━━━━━ Dataset excerpts ━━━━━

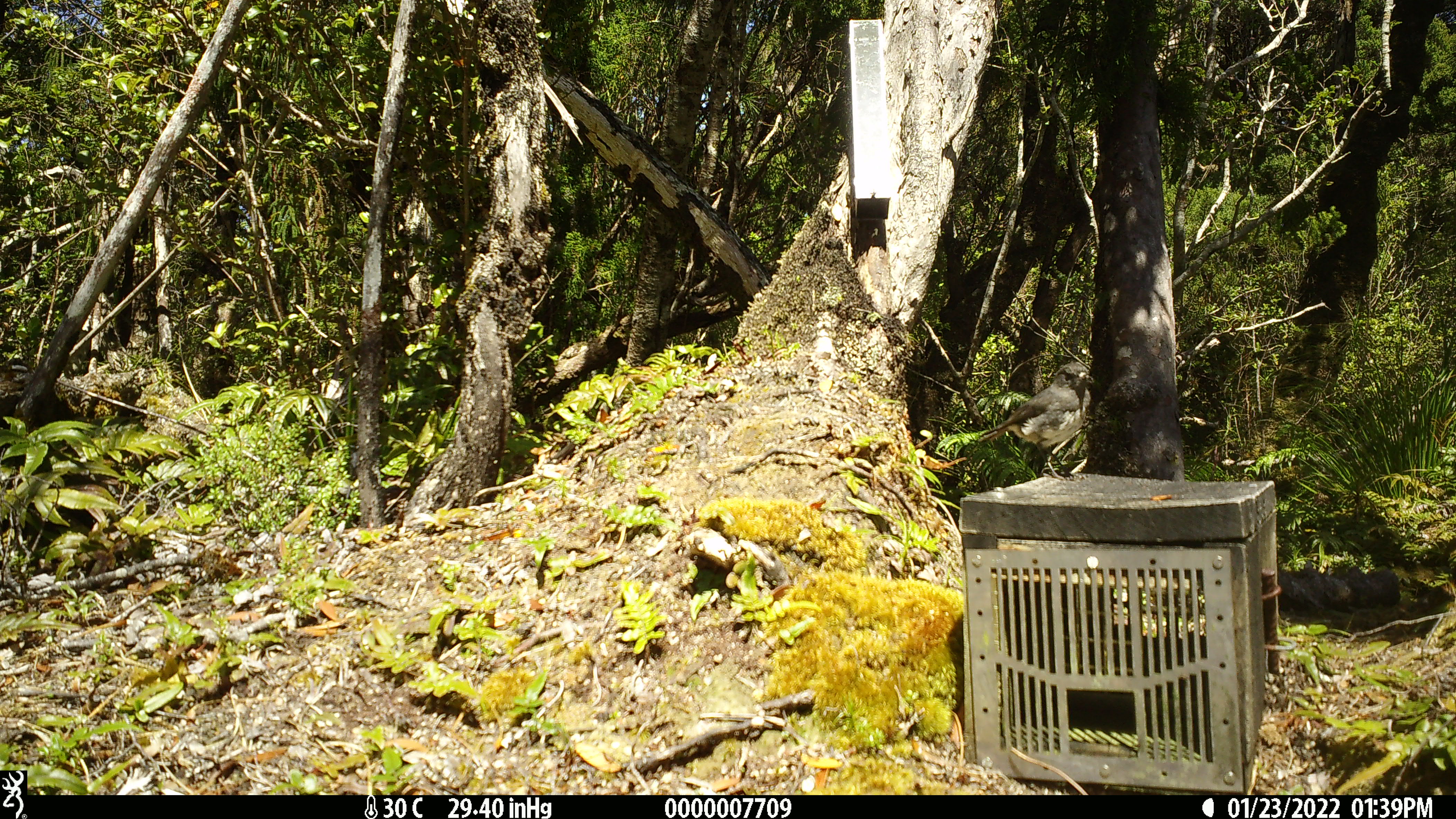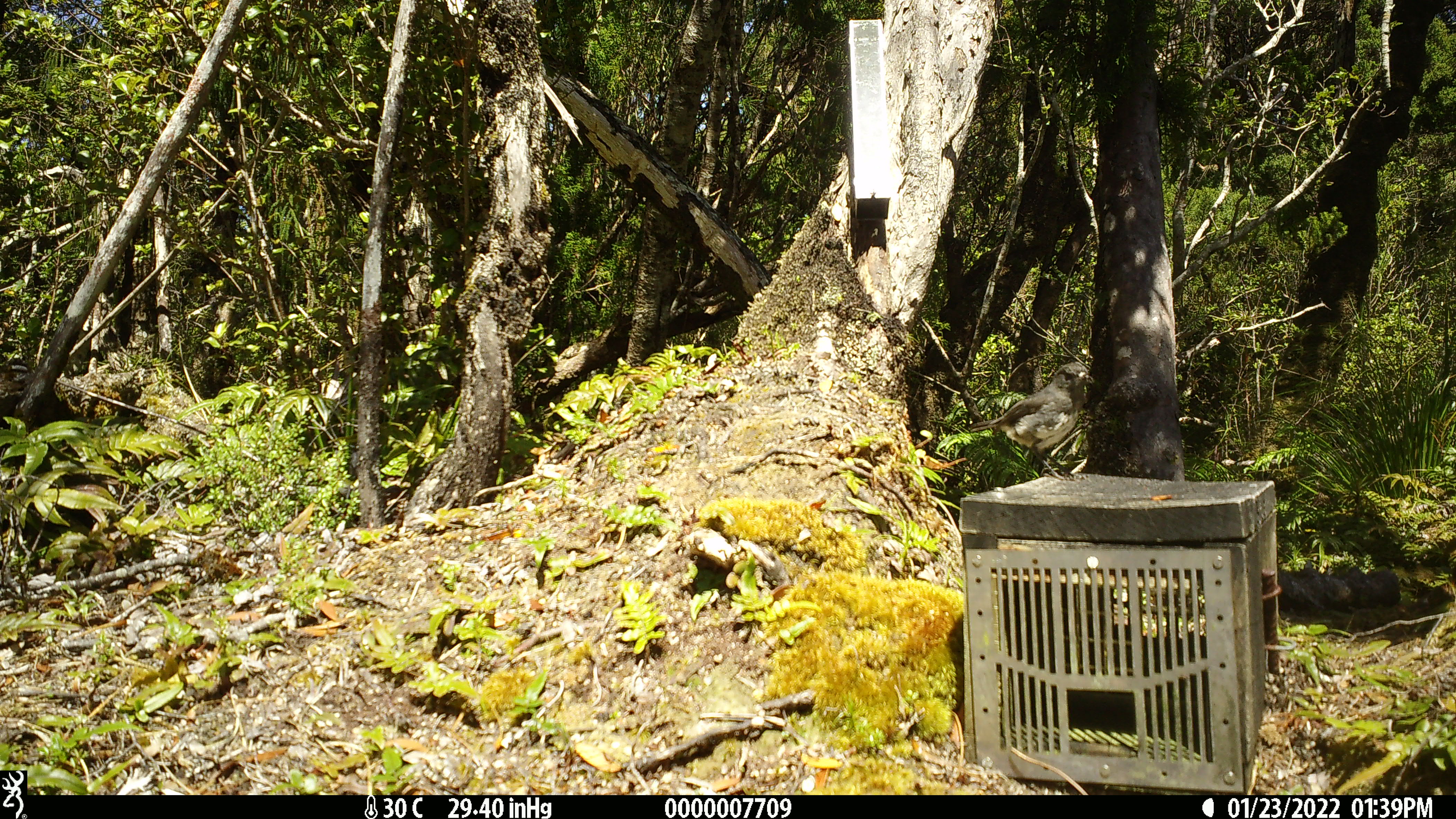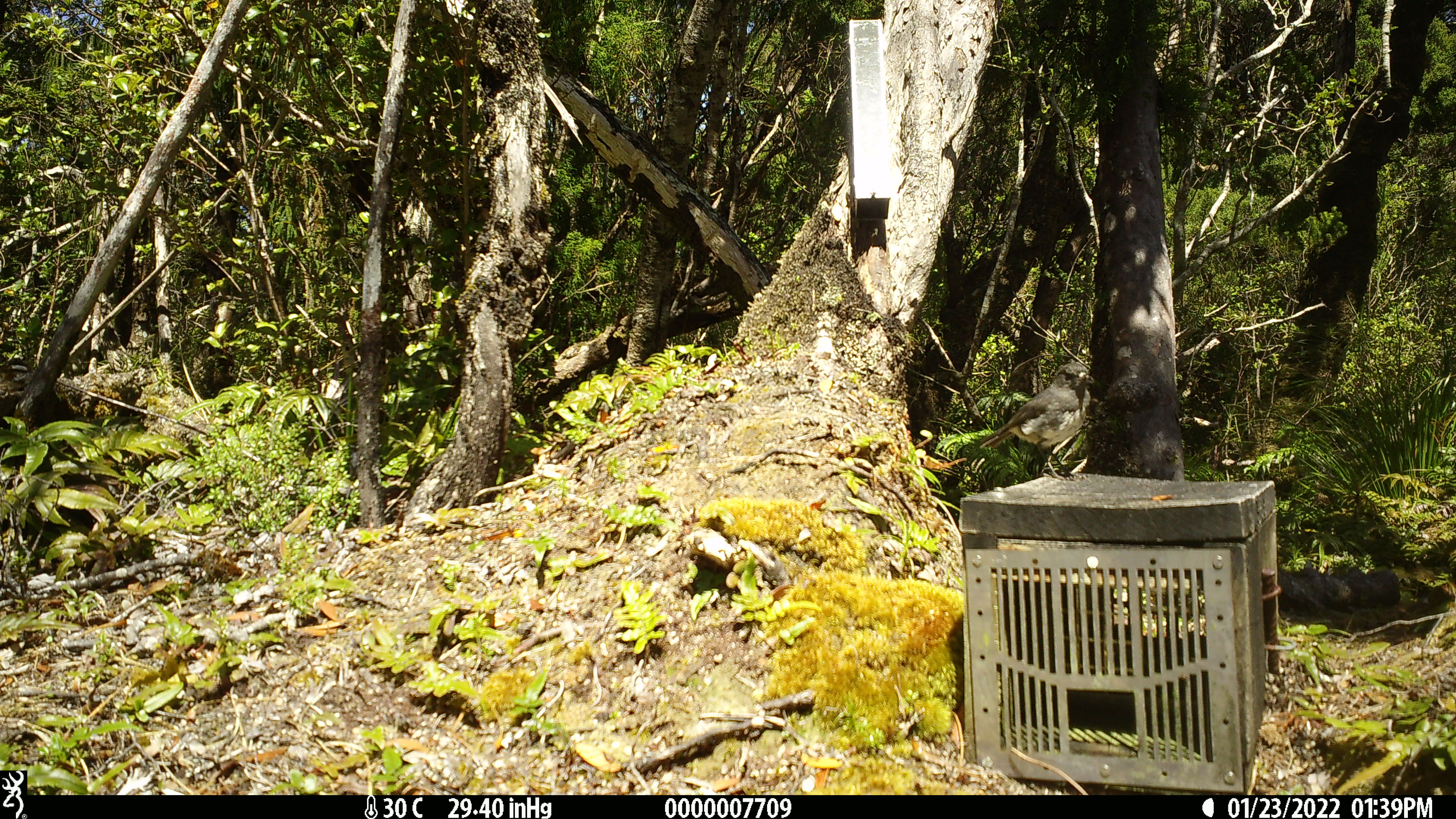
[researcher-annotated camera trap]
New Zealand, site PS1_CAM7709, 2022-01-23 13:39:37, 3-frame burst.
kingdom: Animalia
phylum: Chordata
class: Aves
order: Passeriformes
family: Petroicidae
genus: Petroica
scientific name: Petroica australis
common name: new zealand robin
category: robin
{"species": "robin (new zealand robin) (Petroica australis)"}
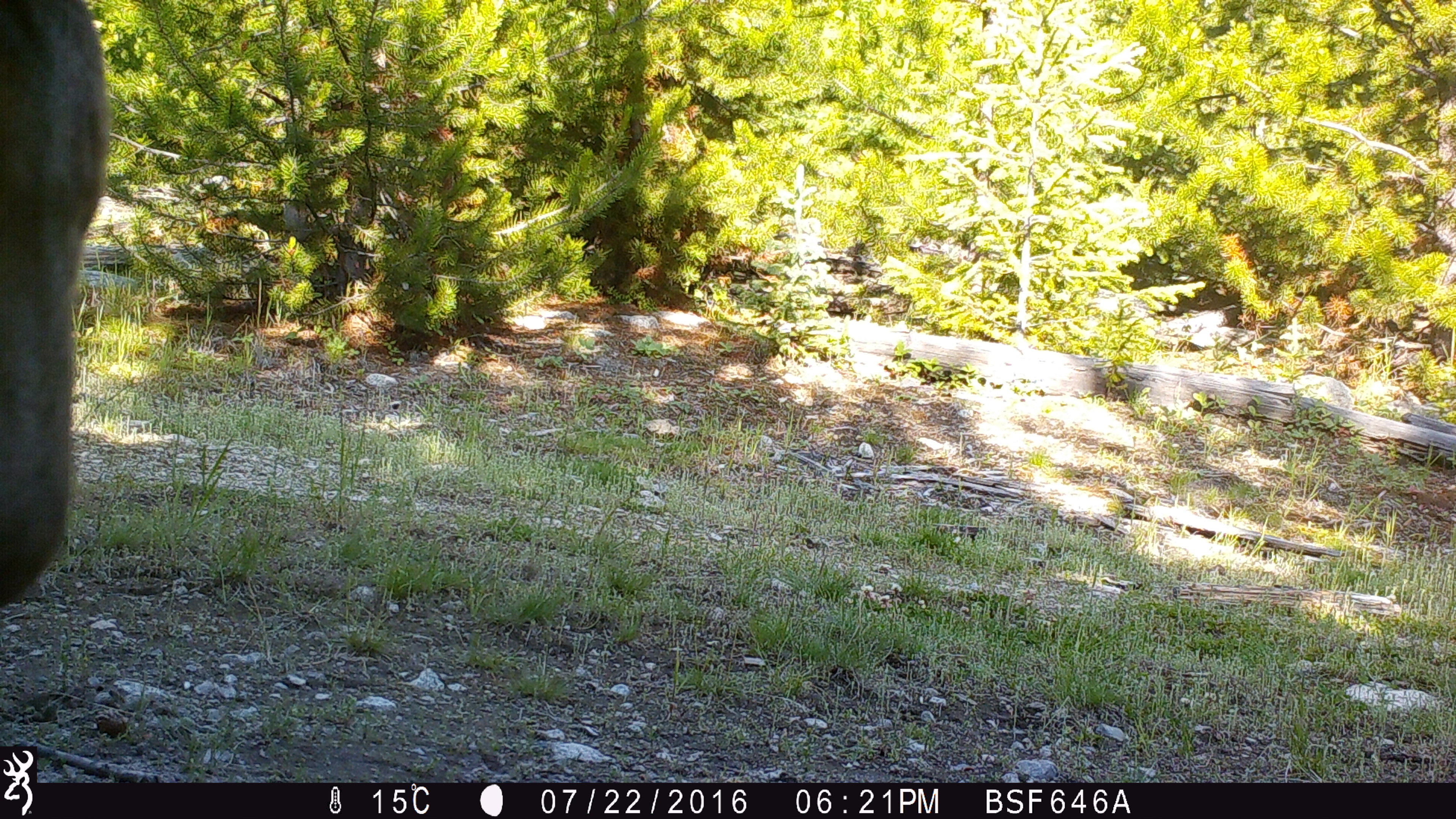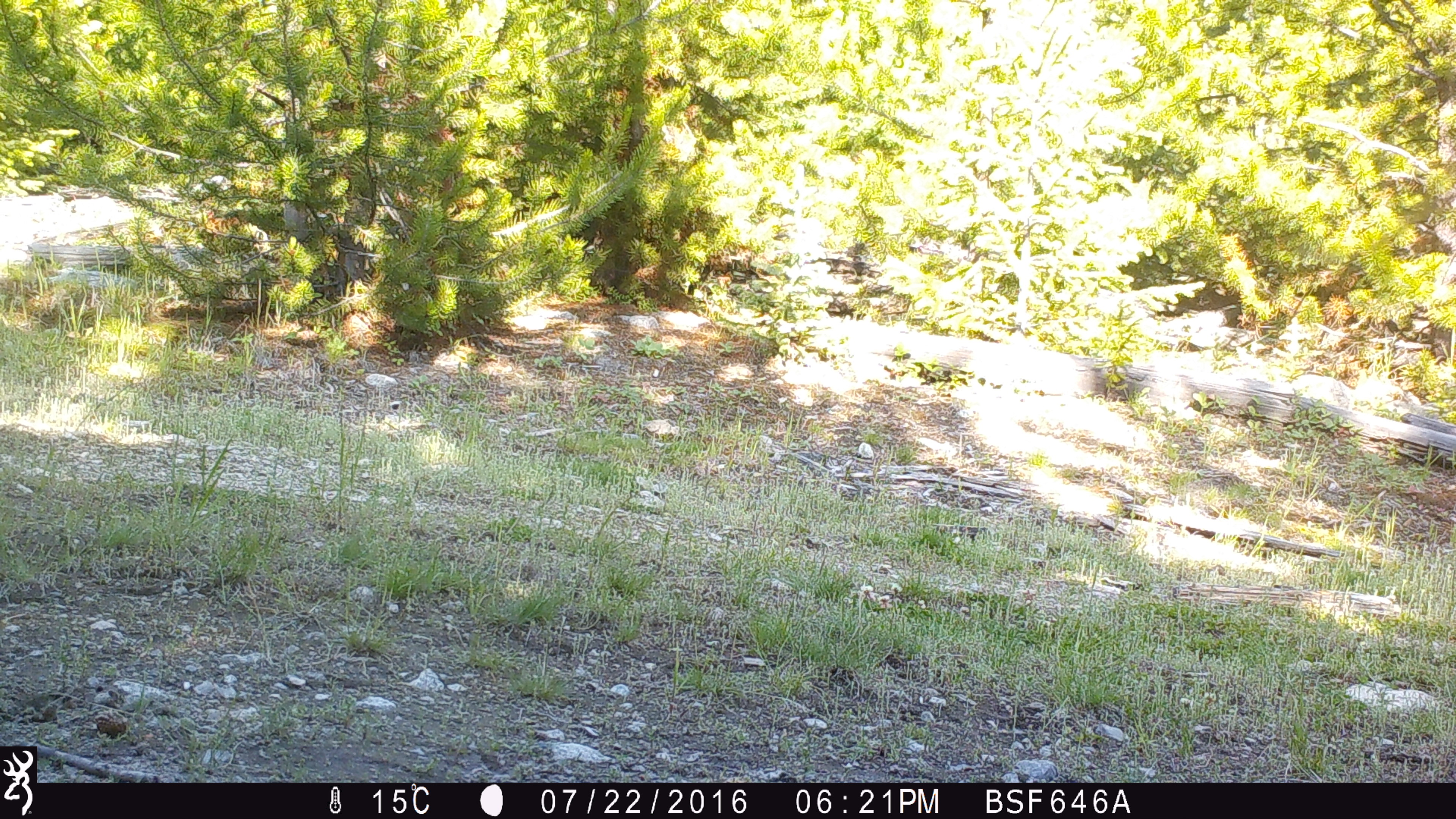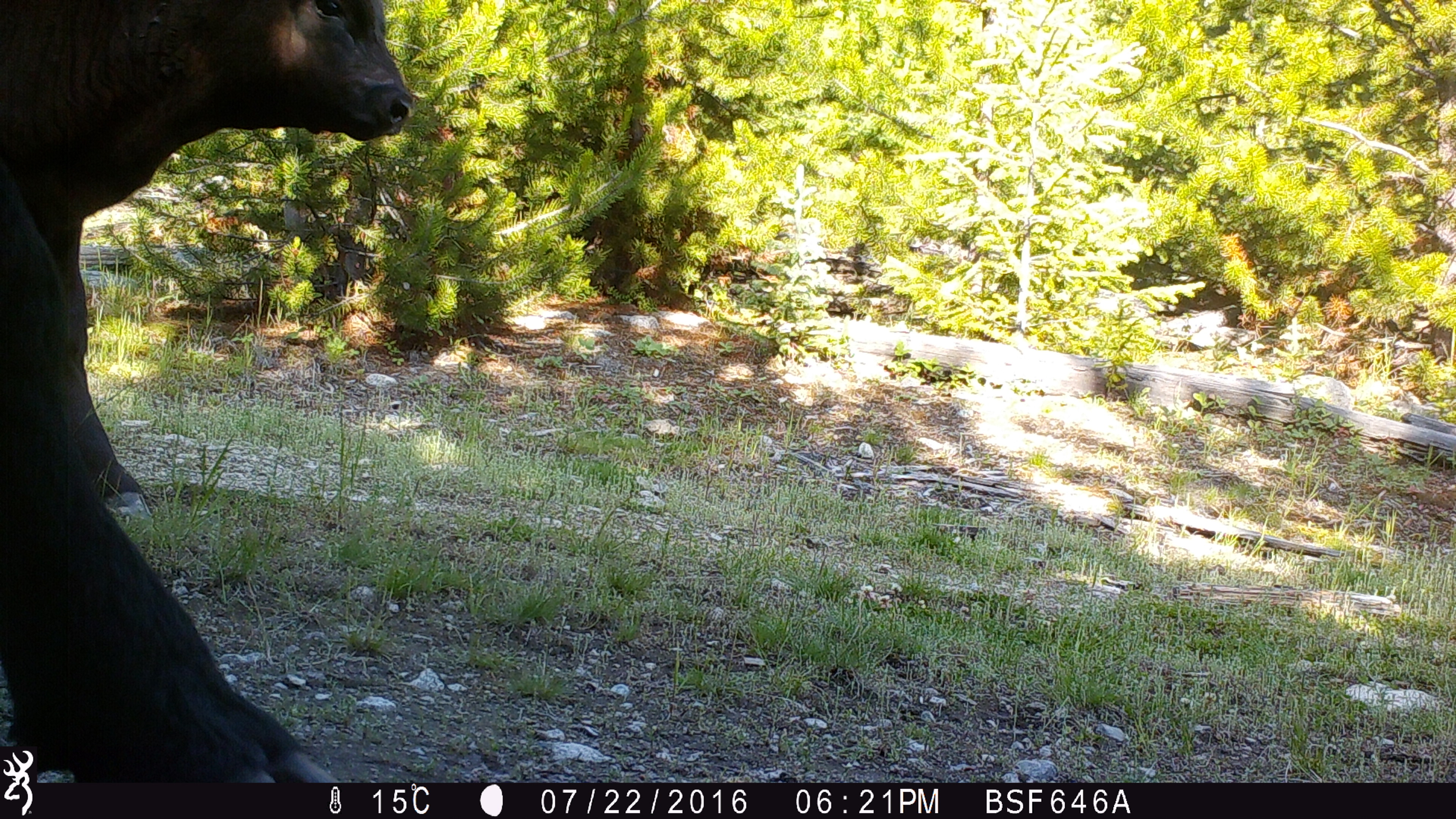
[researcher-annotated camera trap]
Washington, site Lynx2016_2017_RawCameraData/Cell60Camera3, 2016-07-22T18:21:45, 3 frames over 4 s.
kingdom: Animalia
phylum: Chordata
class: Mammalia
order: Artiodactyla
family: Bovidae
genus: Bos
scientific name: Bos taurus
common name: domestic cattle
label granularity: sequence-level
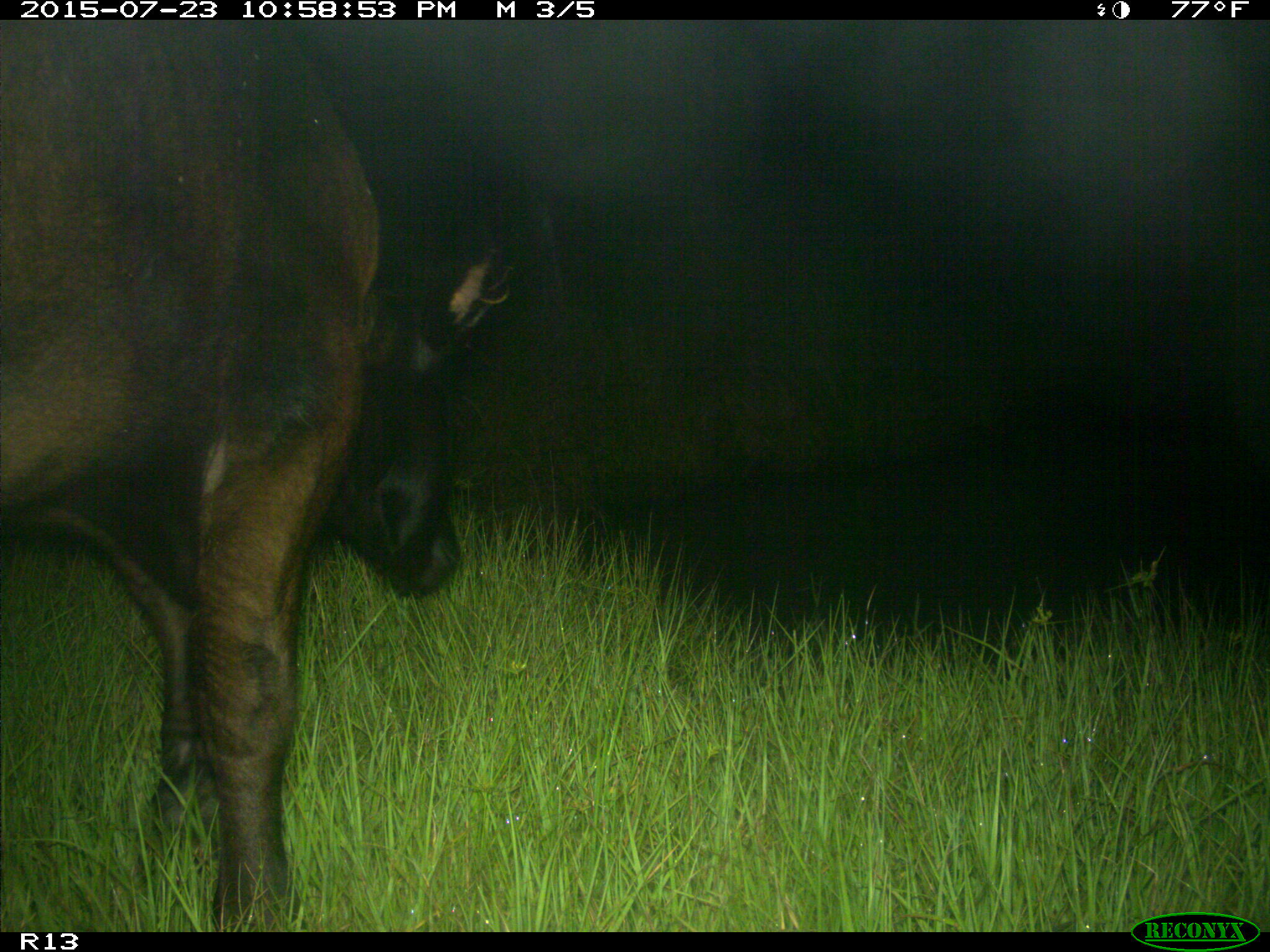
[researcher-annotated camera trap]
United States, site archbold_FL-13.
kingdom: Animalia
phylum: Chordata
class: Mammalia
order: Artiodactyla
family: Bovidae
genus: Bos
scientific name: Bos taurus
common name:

━━━━━

• The problem:
Each record above, in full: return it exactly, pictures excluded.

• Answer to this problem:
[researcher-annotated camera trap]
New Zealand, site PS1_CAM7709, 2022-01-23 13:39:37, 3-frame burst.
kingdom: Animalia
phylum: Chordata
class: Aves
order: Passeriformes
family: Petroicidae
genus: Petroica
scientific name: Petroica australis
common name: new zealand robin
category: robin
{"species": "robin (new zealand robin) (Petroica australis)"}
[researcher-annotated camera trap]
Washington, site Lynx2016_2017_RawCameraData/Cell60Camera3, 2016-07-22T18:21:45, 3 frames over 4 s.
kingdom: Animalia
phylum: Chordata
class: Mammalia
order: Artiodactyla
family: Bovidae
genus: Bos
scientific name: Bos taurus
common name: domestic cattle
label granularity: sequence-level
[researcher-annotated camera trap]
United States, site archbold_FL-13.
kingdom: Animalia
phylum: Chordata
class: Mammalia
order: Artiodactyla
family: Bovidae
genus: Bos
scientific name: Bos taurus
common name:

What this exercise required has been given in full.